_WHAT YOU HAVE TO DO_
Spot each line in the data below containing "sqlstrconv" and copy it.

_MATERIAL PROVIDED_
+ + + + + + +
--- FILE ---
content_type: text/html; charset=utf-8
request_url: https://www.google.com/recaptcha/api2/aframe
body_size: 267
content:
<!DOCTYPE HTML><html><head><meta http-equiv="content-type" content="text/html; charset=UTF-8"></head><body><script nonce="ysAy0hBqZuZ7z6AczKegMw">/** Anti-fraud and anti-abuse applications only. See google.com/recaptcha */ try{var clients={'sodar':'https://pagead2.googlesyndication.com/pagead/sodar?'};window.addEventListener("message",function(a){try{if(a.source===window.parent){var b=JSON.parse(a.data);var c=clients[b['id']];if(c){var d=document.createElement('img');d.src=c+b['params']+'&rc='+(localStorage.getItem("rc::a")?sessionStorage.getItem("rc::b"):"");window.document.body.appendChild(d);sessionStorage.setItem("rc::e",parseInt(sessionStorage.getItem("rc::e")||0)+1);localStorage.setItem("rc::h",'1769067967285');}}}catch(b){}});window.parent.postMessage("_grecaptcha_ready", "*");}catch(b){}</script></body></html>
+ + + + + + +
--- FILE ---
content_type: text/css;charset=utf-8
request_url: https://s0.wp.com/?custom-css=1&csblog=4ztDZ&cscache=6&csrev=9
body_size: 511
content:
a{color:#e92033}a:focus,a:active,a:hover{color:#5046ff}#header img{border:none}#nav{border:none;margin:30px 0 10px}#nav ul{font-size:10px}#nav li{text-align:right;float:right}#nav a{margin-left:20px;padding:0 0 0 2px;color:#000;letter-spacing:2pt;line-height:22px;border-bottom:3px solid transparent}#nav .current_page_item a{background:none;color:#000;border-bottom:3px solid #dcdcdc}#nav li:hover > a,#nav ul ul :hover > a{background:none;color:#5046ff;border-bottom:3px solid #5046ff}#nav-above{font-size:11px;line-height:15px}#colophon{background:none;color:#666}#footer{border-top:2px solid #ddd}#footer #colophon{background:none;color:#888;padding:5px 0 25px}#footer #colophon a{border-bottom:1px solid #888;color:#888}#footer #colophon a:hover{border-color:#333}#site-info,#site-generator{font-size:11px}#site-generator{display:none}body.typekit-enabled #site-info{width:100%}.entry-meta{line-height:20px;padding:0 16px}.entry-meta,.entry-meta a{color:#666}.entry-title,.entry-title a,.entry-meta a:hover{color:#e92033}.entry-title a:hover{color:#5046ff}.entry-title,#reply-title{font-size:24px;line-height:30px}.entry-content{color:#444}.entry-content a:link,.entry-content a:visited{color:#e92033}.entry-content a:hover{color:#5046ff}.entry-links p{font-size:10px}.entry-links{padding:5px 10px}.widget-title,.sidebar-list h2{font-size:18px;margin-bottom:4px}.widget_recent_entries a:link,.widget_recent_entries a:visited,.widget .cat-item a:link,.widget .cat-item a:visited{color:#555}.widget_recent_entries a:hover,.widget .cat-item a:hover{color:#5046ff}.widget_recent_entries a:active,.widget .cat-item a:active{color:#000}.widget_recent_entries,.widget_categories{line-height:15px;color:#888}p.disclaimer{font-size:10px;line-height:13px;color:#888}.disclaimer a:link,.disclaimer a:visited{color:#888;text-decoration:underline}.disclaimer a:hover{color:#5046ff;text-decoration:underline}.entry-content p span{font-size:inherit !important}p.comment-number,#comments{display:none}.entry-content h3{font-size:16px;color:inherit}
+ + + + + + +
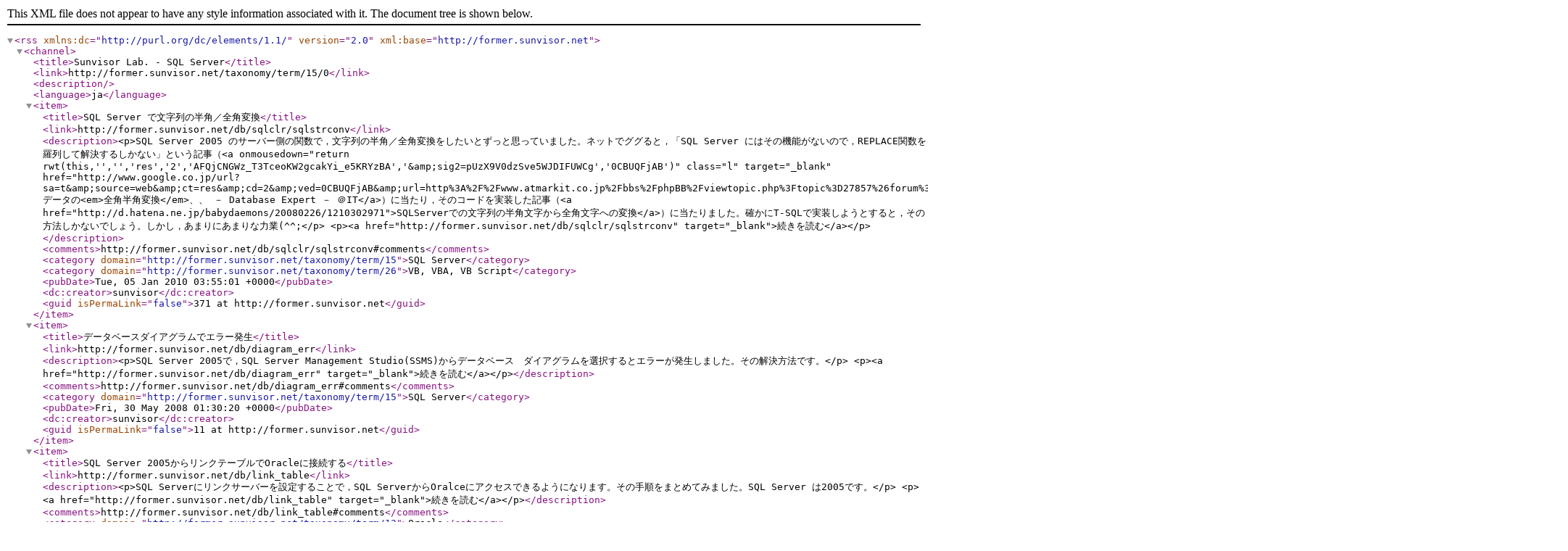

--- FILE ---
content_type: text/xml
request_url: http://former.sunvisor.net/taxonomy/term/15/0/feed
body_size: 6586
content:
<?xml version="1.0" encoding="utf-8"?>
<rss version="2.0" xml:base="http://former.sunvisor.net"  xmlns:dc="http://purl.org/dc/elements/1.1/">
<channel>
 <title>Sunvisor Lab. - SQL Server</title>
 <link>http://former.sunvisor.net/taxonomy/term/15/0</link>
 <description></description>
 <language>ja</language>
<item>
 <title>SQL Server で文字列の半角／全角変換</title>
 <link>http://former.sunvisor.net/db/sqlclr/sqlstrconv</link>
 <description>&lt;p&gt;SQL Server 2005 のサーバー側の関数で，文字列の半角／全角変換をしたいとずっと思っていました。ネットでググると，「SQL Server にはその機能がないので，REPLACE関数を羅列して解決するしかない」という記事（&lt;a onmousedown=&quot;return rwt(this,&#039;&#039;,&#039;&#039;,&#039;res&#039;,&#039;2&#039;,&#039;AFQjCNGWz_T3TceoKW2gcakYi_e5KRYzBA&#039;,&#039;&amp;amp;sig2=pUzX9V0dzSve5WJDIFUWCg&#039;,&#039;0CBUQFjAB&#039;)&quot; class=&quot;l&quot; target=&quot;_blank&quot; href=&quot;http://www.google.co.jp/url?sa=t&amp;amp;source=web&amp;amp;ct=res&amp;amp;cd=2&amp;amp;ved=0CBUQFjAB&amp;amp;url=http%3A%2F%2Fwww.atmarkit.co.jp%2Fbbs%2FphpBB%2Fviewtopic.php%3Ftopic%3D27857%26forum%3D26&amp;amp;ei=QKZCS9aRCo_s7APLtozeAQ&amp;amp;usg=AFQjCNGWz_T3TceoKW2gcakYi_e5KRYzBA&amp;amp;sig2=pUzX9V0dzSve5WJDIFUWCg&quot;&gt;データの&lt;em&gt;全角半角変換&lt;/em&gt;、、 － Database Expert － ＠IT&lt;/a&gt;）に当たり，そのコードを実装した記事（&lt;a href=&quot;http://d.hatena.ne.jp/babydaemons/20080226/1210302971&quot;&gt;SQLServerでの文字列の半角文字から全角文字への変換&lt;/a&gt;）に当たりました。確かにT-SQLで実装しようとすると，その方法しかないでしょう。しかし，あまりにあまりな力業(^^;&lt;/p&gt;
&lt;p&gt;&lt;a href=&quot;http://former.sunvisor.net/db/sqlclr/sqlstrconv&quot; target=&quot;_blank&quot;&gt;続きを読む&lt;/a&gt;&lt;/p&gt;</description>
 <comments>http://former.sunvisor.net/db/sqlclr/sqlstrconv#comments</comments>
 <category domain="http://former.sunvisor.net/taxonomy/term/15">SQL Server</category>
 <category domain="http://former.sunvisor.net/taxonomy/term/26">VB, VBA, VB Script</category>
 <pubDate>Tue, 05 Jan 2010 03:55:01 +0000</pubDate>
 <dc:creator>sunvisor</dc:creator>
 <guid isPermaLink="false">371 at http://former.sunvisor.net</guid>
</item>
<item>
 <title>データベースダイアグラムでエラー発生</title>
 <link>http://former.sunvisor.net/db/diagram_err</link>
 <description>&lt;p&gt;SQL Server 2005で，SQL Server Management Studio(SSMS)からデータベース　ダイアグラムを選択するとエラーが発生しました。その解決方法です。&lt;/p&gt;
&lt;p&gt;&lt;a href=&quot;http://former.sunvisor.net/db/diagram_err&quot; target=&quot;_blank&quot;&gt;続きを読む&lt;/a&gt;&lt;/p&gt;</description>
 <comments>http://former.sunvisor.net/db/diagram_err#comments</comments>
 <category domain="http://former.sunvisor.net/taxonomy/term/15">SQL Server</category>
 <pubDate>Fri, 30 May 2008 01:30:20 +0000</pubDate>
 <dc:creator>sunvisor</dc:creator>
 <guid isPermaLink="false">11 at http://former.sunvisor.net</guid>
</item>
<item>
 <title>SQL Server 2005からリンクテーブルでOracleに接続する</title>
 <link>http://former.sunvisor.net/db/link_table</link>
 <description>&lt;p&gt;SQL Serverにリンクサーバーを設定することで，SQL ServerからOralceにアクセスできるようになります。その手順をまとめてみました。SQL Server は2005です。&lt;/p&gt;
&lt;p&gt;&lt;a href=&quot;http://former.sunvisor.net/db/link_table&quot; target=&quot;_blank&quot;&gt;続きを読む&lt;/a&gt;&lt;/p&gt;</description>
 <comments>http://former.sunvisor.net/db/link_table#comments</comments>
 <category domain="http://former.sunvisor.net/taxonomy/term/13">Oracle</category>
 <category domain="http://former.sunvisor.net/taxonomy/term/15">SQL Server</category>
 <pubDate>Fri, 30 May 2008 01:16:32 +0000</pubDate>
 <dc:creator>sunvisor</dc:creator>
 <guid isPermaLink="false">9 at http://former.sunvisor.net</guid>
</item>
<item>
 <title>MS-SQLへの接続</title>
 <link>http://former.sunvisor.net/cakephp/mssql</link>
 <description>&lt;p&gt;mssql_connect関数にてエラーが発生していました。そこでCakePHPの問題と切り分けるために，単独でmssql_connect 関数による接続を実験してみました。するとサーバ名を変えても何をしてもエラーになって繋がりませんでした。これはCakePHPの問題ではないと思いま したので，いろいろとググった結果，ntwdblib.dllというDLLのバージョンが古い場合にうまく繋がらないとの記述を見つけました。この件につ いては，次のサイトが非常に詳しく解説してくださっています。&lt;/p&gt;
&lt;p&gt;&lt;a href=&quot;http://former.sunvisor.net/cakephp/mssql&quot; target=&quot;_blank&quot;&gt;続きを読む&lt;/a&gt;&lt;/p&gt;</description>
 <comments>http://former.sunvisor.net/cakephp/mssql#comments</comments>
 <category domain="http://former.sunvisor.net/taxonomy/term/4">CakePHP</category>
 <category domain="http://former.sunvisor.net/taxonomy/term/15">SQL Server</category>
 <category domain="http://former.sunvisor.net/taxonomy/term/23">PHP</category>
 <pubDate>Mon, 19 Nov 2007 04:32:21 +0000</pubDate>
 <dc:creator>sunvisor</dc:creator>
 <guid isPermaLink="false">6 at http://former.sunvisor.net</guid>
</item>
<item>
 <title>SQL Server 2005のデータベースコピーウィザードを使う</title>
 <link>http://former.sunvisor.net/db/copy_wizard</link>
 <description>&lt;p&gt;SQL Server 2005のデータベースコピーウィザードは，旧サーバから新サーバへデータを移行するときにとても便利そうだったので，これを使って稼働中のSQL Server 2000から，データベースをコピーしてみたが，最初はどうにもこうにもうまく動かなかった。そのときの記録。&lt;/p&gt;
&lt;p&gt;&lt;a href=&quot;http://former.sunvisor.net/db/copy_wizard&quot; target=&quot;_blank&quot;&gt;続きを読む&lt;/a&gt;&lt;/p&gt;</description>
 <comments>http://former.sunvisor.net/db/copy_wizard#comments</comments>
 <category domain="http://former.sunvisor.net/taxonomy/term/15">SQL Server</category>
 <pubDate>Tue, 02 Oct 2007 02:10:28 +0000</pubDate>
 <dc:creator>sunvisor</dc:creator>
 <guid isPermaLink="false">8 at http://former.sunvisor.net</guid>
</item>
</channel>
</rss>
+ + + + + + +
_ANSWER SECTION_
 <link>http://former.sunvisor.net/db/sqlclr/sqlstrconv</link>
&lt;p&gt;&lt;a href=&quot;http://former.sunvisor.net/db/sqlclr/sqlstrconv&quot; target=&quot;_blank&quot;&gt;続きを読む&lt;/a&gt;&lt;/p&gt;</description>
 <comments>http://former.sunvisor.net/db/sqlclr/sqlstrconv#comments</comments>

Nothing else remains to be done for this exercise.